Mas a situação está muito longe da perspectiva de uma derrota iminente. Kiev tem opções. Reduzir a idade de recrutamento para 25 anos, conforme proposto oficialmente num projeto de lei do gabinete ucraniano. Esta mudança poderia potencialmente tornar até 395 mil homens que completarão 25 e 26 anos no próximo ano elegíveis para serem recrutados, além dos aproximadamente 215 mil homens ucranianos que completarão 27 anos . Reduzir a idade de recrutamento para 21 anos tornaria aproximadamente mais 685 mil homens potencialmente elegíveis, e reduzi-la para 18, outros 490 mil. Criar mais incentivos para a adesão das mulheres. Abordar alegações de maus-tratos a soldados. E, se a ajuda ocidental se mantiver, pagar melhor às tropas, de modo a aumentar a propensão para servir (não consideramos inadequadas tais ferramentas nas próprias Forças armadas norte-americanas, e nem os ucranianos o deveriam fazer). Com tais medidas, a Ucrânia poderia, se necessário, sustentar a luta atual ao longo da década.

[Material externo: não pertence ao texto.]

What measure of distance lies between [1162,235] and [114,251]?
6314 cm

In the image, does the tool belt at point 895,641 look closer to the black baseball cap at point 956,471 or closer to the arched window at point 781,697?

Nada disto pretende sugerir que a Ucrânia deva travar esta guerra indefinidamente, é claro. E em algum momento os ucranianos poderão decidir que uma paz imperfeita (se negociável com a Rússia) é preferível a mais carnificina. Mas, numa luta pela sobrevivência nacional ucraniana, deveríamos ser reticentes em fazer esse julgamento por eles. E nada nos fundamentos demográficos essenciais sugere que eles próprios se devam sentir forçados a alcançá-los tão cedo.